In this lab, we will work with the COVID-19 data from the CDC. The data has already been preprocessed.

The objective of the lab is to examine the association between weekly average COVID-19 death and vaccination rates in ten regions of the US.

Note the following variable definitions:

  • mmwr_year: year (according to the MMWR Calendar)
  • mmwr_week: week (according to the MMWR Calendar)
  • pop: state population
  • cases: weekly COVID cases
  • hosp: weekly COVID hospitilizations
  • deaths: weekly COVID deaths
  • series: cumulative vaccinated population
  • booster: cumulative boosted population

Steps

1. Read in the data

First download and then read in with read.csv()
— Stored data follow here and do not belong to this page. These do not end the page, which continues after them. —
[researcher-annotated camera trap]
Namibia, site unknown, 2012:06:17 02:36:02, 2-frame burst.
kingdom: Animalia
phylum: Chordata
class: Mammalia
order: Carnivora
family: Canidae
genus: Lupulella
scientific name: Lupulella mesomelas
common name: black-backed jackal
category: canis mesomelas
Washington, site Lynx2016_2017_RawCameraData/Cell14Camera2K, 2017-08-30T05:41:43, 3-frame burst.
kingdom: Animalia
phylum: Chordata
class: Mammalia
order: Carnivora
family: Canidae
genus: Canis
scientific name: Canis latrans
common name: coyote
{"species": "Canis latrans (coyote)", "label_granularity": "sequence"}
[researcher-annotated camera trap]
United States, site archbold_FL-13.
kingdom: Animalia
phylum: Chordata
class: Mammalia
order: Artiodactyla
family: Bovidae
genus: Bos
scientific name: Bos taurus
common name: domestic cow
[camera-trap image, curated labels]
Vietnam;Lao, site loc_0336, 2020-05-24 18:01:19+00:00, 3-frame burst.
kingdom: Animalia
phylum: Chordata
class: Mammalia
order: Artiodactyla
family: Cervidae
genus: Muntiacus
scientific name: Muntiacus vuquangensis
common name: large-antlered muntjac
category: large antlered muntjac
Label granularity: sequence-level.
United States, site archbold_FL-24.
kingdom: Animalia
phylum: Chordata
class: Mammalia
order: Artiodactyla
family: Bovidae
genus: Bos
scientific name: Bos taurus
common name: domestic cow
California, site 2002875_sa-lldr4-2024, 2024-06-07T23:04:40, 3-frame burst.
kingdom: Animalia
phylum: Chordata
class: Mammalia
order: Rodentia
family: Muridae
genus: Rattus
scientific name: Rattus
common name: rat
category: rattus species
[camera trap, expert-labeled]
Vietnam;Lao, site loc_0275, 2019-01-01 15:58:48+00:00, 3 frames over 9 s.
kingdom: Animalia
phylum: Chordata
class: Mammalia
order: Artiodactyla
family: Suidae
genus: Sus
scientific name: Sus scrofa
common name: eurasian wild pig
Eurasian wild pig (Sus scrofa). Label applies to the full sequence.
if (!file.exists("covid_processed.csv"))
  download.file(
    url = "https://raw.githubusercontent.com/dmcable/BIOSTAT620W26/main/data/covid/covid_processed.csv",
    destfile = "covid_processed.csv",
    method   = "libcurl",
    timeout  = 60
    )

2. Prepare the data

  • Since states have different population sizes, make sure that you are working with population-normalized rates (e.g. units cases per 100,000 population). Transform the following variables accordingly: cases, hosp, booster, series, deaths.
  • Use the ymd function from the lubridate to convert the date variable to a Date object. This is easier to work with for arithmetic and plotting.
  • Compute the mean by state of the normalized variables above. We recommend creating a new data.frame with the state-averaged data. Keep any other relevant variables from the original data (e.g. population, region etc).
  • Create a logical variable for low vs high population.
  • Make sure that region is a factor

3. Use geom_violin to examine the case rates and death rates by region

You saw how to use geom_boxplot in class. Try using geom_violin instead (take a look at the help). (hint: you will need to set the x aesthetic to 1)

  • Use facets
  • Fill color by region
  • Describe what you observe in the graph

4. Use geom_point with stat_smooth to examine the association between time and case rates by region

  • Filter out the data to exclude the first two weeks in the dataset
  • Color points by region
  • Fit a function with stat_smooth by region. Does method=lm or the default method work better?
  • For the default stat_smooth, play around with the span parameter to get a smooth that fits the data better without being too noisy.
  • Describe what you observe in the graph

5. Use geom_bar to create barplots of the states by population category colored by region

  • Bars by population category using position="dodge"
  • Change colors from the default. Color by region using scale_fill_brewer see this
  • Create nice labels on the axes and add a title
  • Describe what you observe in the graph

6. Use stat_summary to examine mean vaccination rate and death rate by region with standard deviation error bars

  • Use fun.data="mean_sdl" in stat_summary. Look up what mean_sdl does.
  • Add another layer of stats_summary but change the geom to "errorbar" (see the help).
  • Describe the graph and what you observe
  • Vaccination rates are …
  • Death rates are…

7. Make a map showing the spatial trend in COVID deaths in the US

  • Use geom_polygon and map_data. Modify the given code.
  • Merge the map_data data.frame with your COVID data.frame to add in the COVID data to the map data. Hint: use left_join.
  • Use a color palette with custom colors
  • Make sure that your legend is labelled correctly.
  • Add a * or other label for the top 10 states in highest death rate.
  • Make sure that the aspect ratio is appropriate
  • Describe your observations
  • Describe the trend in COVID death rates across the US

8. Use a ggplot extension

  • Pick an extension (except cowplot) from here and make a plot of your choice using the COVID data
  • You might want to try examples that come with the extension first (e.g. ggtech, gganimate, ggforce)

9. Submission (due Tuesday, Feb 10 at 8:30am)

Submit through the course Github issues page.